Text:

+ + + +

The Fitness Landscape for Antibodies (FLAb) is the largest publicly available therapeutic antibody dataset designed to train and benchmark protein AI models. It provides open-access, high-quality developability data on diverse therapeutic properties — expression, thermostability, immunogenicity, aggregation, polyreactivity, binding affinity, and pharmacokinetics — spanning 241 datasets and over 3 million antibody assay data points aggregated from public studies.
Each dataset is a CSV with heavy (and optionally light) amino acid sequence columns and a fitness column containing the experimental assay value. Additional metadata columns may also be present.
A web interface to FLAb can be found here.
FLAb/
├── data/ # 241 datasets in 7 therapeutic property categories
├── models/ # Scoring scripts (zero-shot, few-shot, ablation)
├── score/ # Zero-shot scored outputs per model
├── score_ft/ # Few-shot scored outputs per model
├── score_ablation/ # Ablation study outputs (empty — runs pending)
└── envs/ # Conda environment YAML files
Datasets are organized by therapeutic property under data/. Each category folder has its own README describing each dataset (size, assay units, publication, license, direction of favorable values).
See data/README.md for the full dataset index.
data/
├── aggregation/ (31 datasets)
├── binding/ (132 datasets)
├── expression/ (7 datasets)
├── immunogenicity/ (4 datasets)

+ + + +

Dataset excerpt:
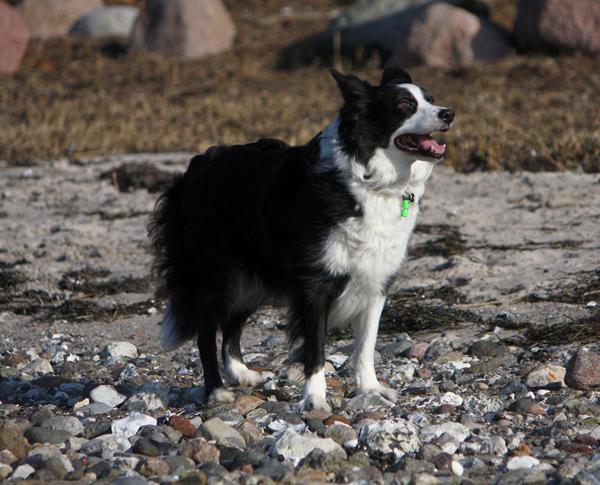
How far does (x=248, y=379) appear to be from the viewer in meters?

+ + + +

Assignment 1:
Do these statements agree with the FLAb description? Answer yes or no for each, quoting the words from the text that settle it.
(a) FLAb covers 241 datasets and more than 3 million antibody assay data points.
(b) Every FLAb dataset includes a light-chain sequence column.
(c) The score_ablation folder already holds ablation study outputs.
Assignment 2:
Can you extract the part of the FLAb description from "The Fitness Landscape" to "be found here.", word for word?
Assignment 3:
Can you extend the FLAb description past its last line?

Written answer 1:
(a) Yes: "spanning 241 datasets and over 3 million antibody assay data points aggregated from public studies."
(b) No: "heavy (and optionally light) amino acid sequence columns"
(c) No: "Ablation study outputs (empty — runs pending)"

Written answer 2:
The Fitness Landscape for Antibodies (FLAb) is the largest publicly available therapeutic antibody dataset designed to train and benchmark protein AI models. It provides open-access, high-quality developability data on diverse therapeutic properties — expression, thermostability, immunogenicity, aggregation, polyreactivity, binding affinity, and pharmacokinetics — spanning 241 datasets and over 3 million antibody assay data points aggregated from public studies.
Each dataset is a CSV with heavy (and optionally light) amino acid sequence columns and a fitness column containing the experimental assay value. Additional metadata columns may also be present.
A web interface to FLAb can be found here.

Written answer 3:
├── pharmacokinetics/ (9 datasets)
├── polyreactivity/ (33 datasets)
└── thermostability/ (25 datasets)
Format: Each CSV has at minimum heavy and fitness columns. Two-chain antibodies also have light. Nanobody datasets have heavy only. Fifteen datasets have non-standard fitness column names (jain2024assessment_*, kirby2024retrospective_*) and are kept as reference but excluded from automated scoring.
All scoring scripts live in models/ and are run from the FLAb/ root directory. See models/README.md for full details.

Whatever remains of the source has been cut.